-------- MATERIALS PROVIDED --------

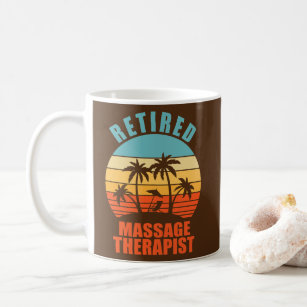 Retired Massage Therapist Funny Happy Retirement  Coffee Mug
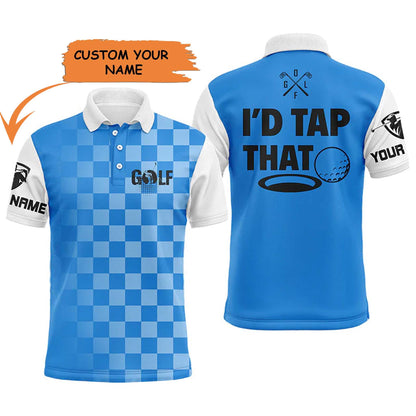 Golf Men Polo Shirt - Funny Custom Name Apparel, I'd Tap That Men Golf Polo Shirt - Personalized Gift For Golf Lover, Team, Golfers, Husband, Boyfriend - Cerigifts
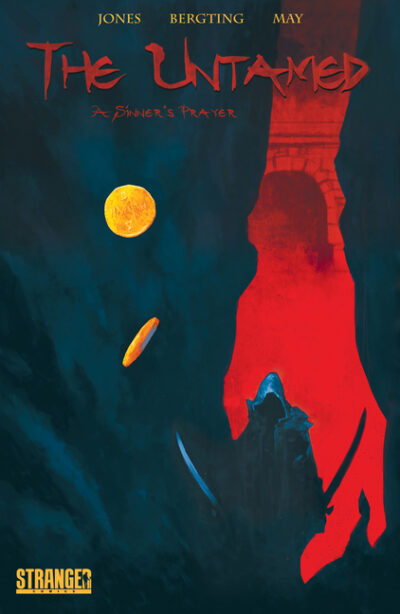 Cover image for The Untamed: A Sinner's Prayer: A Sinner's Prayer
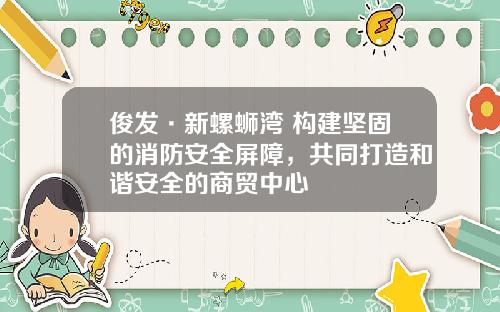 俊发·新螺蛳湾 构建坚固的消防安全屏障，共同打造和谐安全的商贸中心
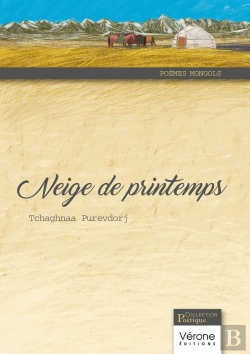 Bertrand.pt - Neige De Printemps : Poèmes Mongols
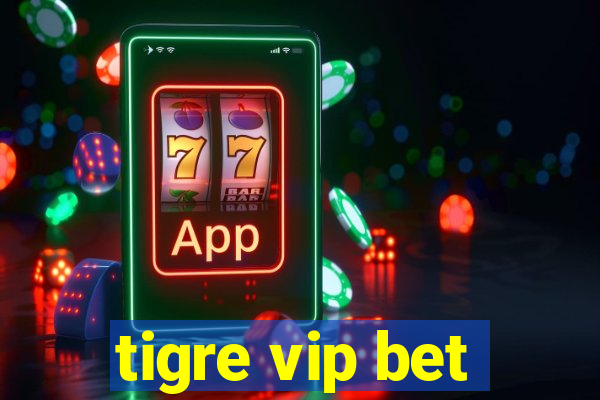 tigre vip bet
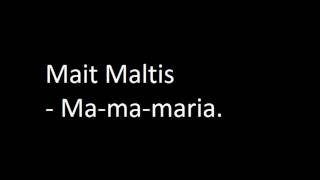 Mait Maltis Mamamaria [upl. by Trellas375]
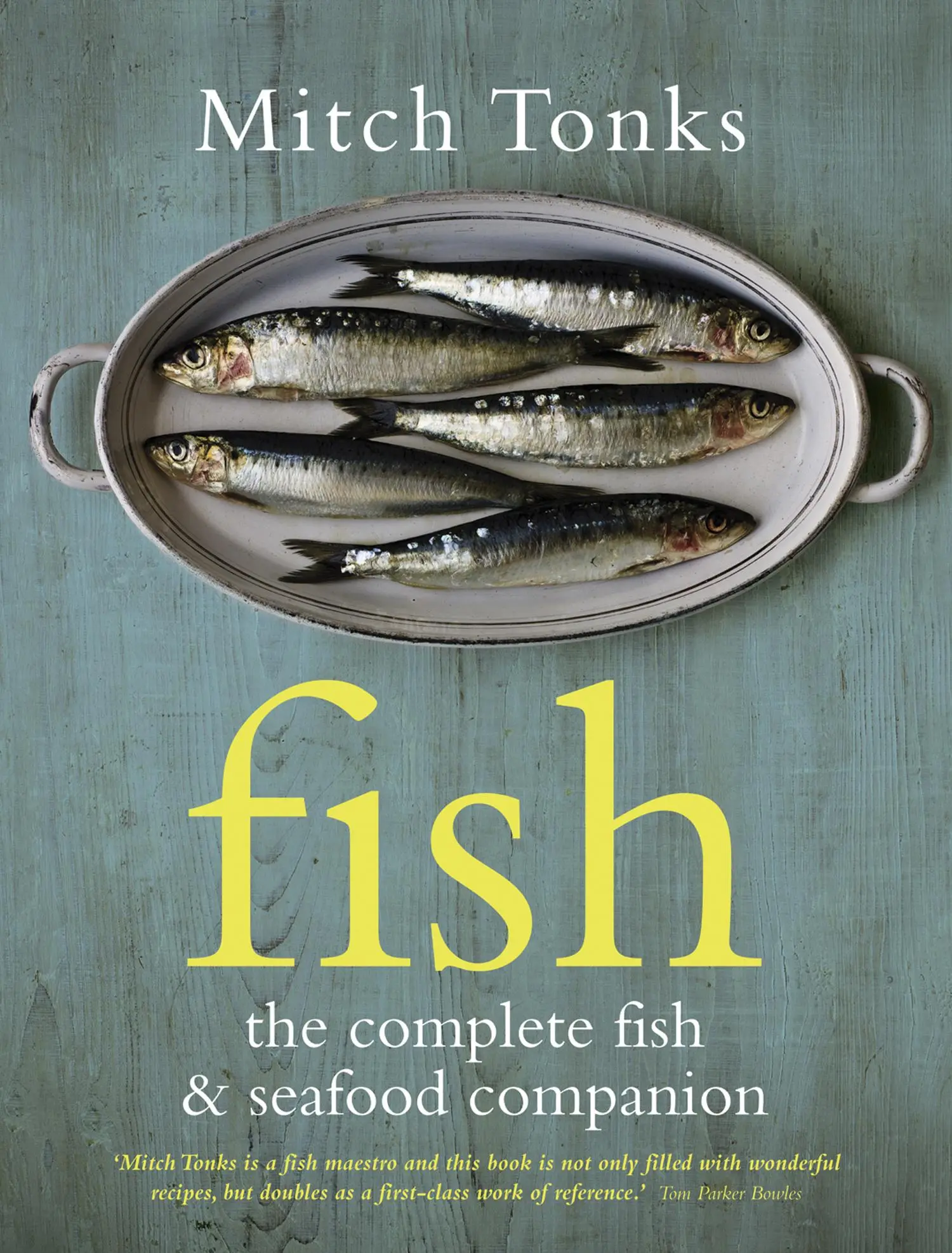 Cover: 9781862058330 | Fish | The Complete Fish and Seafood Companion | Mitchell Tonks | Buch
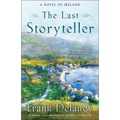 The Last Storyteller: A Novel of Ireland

--------

# ASSIGNED TASK
Repeat word for word the lines starting at the one with "Golf Men Polo" and ending at the final line of the records above, both included; no pictures.

# RESPONSE TO THE EXERCISE
 Golf Men Polo Shirt - Funny Custom Name Apparel, I'd Tap That Men Golf Polo Shirt - Personalized Gift For Golf Lover, Team, Golfers, Husband, Boyfriend - Cerigifts
 Cover image for The Untamed: A Sinner's Prayer: A Sinner's Prayer
 俊发·新螺蛳湾 构建坚固的消防安全屏障，共同打造和谐安全的商贸中心
 Bertrand.pt - Neige De Printemps : Poèmes Mongols
 tigre vip bet
 Mait Maltis Mamamaria [upl. by Trellas375]
 Cover: 9781862058330 | Fish | The Complete Fish and Seafood Companion | Mitchell Tonks | Buch
 The Last Storyteller: A Novel of Ireland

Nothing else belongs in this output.